* **Records supplied**

+++++

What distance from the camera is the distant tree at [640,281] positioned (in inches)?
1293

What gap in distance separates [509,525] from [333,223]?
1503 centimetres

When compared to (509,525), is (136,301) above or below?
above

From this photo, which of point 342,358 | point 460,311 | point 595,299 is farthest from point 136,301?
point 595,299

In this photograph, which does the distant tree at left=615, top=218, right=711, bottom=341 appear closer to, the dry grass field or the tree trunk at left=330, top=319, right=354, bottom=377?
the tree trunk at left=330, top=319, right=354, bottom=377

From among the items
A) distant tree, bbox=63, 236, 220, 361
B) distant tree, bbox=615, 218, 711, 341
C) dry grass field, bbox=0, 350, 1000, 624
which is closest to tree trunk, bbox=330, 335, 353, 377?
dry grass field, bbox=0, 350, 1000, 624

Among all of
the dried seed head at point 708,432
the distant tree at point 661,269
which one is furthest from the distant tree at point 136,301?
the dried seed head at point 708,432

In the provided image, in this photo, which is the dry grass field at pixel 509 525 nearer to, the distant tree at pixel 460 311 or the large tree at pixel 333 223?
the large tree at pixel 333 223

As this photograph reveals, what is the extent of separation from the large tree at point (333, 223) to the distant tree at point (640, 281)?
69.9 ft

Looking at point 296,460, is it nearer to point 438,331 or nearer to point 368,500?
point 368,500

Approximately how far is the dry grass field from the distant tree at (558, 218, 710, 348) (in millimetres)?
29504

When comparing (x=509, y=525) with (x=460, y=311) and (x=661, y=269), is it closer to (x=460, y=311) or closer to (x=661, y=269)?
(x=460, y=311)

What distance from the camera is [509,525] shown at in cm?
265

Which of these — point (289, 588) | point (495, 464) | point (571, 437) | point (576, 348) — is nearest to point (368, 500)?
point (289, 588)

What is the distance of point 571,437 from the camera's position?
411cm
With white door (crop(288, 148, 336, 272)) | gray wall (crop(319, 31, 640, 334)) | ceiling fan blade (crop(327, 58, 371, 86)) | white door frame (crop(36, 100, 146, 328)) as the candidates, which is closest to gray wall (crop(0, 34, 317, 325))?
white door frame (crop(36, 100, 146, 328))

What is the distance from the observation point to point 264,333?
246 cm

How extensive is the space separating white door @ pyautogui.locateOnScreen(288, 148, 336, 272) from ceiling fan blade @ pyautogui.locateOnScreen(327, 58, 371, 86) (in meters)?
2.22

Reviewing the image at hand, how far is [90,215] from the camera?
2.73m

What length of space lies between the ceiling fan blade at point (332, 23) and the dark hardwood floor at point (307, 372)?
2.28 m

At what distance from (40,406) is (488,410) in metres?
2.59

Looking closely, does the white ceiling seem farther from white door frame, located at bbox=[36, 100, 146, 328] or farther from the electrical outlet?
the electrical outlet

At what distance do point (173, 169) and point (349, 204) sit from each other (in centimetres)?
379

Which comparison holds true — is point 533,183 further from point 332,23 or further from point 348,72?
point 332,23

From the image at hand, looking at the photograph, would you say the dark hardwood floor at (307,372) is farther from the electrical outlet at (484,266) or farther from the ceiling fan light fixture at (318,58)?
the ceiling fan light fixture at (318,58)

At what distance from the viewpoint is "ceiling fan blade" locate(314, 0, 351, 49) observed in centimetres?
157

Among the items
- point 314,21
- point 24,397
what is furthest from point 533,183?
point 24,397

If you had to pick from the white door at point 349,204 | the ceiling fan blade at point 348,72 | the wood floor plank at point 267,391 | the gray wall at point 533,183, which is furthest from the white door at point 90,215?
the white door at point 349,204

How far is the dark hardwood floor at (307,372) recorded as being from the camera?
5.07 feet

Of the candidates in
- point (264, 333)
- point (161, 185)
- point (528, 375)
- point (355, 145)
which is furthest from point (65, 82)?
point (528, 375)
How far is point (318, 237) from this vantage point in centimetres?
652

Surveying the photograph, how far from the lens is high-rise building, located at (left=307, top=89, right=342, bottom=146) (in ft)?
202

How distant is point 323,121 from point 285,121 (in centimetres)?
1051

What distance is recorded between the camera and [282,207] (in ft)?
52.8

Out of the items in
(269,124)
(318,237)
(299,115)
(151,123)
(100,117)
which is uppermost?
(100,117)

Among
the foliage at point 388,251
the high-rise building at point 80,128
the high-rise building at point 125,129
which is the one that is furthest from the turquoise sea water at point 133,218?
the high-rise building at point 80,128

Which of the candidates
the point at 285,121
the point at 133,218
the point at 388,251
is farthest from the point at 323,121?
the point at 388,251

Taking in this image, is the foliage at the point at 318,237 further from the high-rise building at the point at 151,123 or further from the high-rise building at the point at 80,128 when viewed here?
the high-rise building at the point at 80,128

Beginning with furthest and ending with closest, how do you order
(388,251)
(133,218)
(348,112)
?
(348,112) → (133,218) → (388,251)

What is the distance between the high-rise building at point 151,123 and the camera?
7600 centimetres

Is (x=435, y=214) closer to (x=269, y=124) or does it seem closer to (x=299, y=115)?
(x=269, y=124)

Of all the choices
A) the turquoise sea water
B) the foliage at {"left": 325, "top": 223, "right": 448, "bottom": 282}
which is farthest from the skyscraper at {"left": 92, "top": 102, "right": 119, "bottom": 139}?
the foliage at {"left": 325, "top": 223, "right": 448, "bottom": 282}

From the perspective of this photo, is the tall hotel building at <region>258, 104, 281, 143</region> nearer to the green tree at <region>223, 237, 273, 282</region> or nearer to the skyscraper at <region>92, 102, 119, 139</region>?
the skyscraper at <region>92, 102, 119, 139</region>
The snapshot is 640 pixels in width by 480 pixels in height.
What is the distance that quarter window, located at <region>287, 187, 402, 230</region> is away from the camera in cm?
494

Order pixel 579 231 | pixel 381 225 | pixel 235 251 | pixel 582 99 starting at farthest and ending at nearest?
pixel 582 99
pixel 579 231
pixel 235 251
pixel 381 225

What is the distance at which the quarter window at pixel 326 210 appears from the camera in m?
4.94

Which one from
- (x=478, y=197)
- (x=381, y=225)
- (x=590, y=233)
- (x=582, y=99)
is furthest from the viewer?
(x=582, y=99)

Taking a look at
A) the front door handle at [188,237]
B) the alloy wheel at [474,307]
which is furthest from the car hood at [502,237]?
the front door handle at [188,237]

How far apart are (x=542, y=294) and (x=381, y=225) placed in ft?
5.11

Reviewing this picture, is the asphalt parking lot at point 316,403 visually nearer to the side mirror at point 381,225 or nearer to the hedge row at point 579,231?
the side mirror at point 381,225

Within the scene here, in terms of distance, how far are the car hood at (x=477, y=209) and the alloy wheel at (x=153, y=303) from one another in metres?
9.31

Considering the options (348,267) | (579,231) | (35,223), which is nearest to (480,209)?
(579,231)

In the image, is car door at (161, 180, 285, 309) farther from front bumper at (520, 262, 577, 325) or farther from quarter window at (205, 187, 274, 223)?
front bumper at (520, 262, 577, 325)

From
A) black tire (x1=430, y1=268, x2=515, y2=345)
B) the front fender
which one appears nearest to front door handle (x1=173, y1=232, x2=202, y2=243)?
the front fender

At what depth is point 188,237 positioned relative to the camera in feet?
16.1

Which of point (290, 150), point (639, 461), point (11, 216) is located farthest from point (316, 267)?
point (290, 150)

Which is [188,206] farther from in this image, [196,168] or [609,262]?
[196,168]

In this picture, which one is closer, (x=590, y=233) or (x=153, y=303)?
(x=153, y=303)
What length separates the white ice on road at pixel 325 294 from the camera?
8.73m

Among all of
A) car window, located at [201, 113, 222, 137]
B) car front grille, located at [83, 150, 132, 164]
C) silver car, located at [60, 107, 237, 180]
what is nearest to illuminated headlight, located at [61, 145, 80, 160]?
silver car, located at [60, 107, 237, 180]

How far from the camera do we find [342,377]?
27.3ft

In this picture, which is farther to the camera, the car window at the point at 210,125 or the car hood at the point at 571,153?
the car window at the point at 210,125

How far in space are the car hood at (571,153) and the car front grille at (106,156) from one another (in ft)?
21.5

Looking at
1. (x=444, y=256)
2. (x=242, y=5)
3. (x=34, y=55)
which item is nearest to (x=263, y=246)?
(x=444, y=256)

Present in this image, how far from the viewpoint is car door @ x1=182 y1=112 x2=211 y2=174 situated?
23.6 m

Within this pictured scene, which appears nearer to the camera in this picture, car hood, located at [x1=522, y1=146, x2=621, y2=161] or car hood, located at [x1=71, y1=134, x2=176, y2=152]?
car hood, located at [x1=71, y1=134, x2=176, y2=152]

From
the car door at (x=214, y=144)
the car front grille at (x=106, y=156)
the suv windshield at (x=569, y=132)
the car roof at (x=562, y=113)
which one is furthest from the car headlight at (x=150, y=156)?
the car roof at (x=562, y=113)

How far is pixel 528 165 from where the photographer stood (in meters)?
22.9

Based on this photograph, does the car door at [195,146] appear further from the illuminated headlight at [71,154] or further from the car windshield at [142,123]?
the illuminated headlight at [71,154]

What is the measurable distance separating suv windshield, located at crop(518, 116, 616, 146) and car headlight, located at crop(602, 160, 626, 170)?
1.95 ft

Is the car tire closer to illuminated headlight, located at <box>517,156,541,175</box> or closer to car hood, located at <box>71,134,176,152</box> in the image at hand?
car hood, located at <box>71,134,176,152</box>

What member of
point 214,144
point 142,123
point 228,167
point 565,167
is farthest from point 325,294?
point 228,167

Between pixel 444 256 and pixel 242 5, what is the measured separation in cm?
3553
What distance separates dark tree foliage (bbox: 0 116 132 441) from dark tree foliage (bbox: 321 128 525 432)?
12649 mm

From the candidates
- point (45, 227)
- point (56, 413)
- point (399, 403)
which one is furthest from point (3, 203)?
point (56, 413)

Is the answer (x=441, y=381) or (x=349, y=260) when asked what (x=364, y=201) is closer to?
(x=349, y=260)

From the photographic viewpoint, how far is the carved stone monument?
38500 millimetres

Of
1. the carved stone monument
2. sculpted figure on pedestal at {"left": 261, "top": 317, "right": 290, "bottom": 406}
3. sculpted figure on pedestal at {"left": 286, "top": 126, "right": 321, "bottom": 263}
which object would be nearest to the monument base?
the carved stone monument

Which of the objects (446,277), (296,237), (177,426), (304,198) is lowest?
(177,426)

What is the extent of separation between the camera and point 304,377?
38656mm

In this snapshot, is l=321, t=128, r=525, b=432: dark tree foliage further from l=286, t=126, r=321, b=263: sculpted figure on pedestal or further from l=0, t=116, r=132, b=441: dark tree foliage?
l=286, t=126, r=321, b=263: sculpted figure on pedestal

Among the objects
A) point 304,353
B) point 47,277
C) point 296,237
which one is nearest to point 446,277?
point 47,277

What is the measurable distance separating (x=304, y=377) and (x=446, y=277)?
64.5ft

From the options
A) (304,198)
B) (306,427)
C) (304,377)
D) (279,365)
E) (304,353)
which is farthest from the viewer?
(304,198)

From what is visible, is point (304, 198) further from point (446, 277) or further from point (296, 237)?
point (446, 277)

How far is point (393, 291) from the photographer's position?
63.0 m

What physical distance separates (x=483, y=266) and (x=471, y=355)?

+++++

* **Written request**
Repeat the line containing "Which of the objects" and all subsequent lines through the final line of the data, exactly and with no others.

* **Task answer**
Which of the objects (446,277), (296,237), (177,426), (304,198) is lowest?
(177,426)

What is the extent of separation between the camera and point 304,377?
38656mm

In this snapshot, is l=321, t=128, r=525, b=432: dark tree foliage further from l=286, t=126, r=321, b=263: sculpted figure on pedestal or further from l=0, t=116, r=132, b=441: dark tree foliage?
l=286, t=126, r=321, b=263: sculpted figure on pedestal

Among the objects
A) point 304,353
B) point 47,277
C) point 296,237
which one is nearest to point 446,277?
point 47,277

What is the measurable distance separating (x=304, y=377) and (x=446, y=277)?
64.5ft

From the options
A) (304,198)
B) (306,427)
C) (304,377)
D) (279,365)
E) (304,353)
which is farthest from the viewer?
(304,198)

From what is visible, is point (304, 198) further from point (446, 277) or further from point (296, 237)?
point (446, 277)

How far is point (393, 291) from the photographer's position?
63.0 m

What physical distance separates (x=483, y=266) and (x=471, y=355)?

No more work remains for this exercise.